- What is asked:
Reproduce each of the records below word for word, leaving out the pictures.

• • •

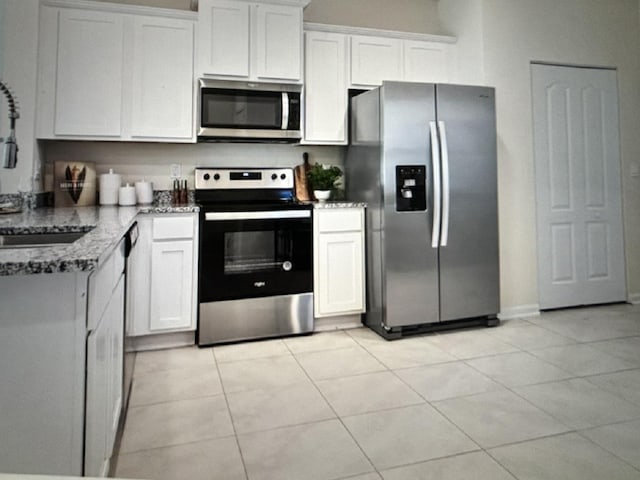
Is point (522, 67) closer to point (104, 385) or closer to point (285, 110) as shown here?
point (285, 110)

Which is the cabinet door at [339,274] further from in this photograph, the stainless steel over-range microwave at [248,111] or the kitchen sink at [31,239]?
the kitchen sink at [31,239]

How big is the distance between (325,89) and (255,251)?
1.43 metres

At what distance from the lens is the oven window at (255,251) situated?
2939 mm

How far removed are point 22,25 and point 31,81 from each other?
13.8 inches

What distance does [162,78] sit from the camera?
3.03m

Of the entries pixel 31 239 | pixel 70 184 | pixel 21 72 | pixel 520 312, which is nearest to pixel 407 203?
pixel 520 312

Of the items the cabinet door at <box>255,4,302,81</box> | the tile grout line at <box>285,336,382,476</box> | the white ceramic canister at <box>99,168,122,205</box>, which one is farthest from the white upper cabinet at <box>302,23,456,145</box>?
the tile grout line at <box>285,336,382,476</box>

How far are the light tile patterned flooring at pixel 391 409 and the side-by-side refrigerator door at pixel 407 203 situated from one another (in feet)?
1.01

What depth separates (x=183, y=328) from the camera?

• • •

- Expected answer:
Is point (522, 67) closer to point (104, 385) or closer to point (285, 110) as shown here?
point (285, 110)

Which is the cabinet door at [339,274] further from in this photograph, the stainless steel over-range microwave at [248,111] or the kitchen sink at [31,239]?
the kitchen sink at [31,239]

How big is the distance between (325,89) and (255,251)?
1.43 metres

At what distance from the lens is the oven window at (255,251) situated?
2939 mm

How far removed are point 22,25 and point 31,81 from each other?
13.8 inches

What distance does [162,78] sit from the camera?
3.03m

Of the entries pixel 31 239 | pixel 70 184 | pixel 21 72 | pixel 520 312, which is nearest to pixel 407 203?
pixel 520 312

Of the items the cabinet door at <box>255,4,302,81</box> | the tile grout line at <box>285,336,382,476</box> | the white ceramic canister at <box>99,168,122,205</box>, which one is farthest from the white upper cabinet at <box>302,23,456,145</box>?
the tile grout line at <box>285,336,382,476</box>

How far are the light tile patterned flooring at pixel 391 409 and the side-by-side refrigerator door at pixel 407 203 situated from one another (in feet)?
1.01

What depth separates (x=183, y=328) from the camera?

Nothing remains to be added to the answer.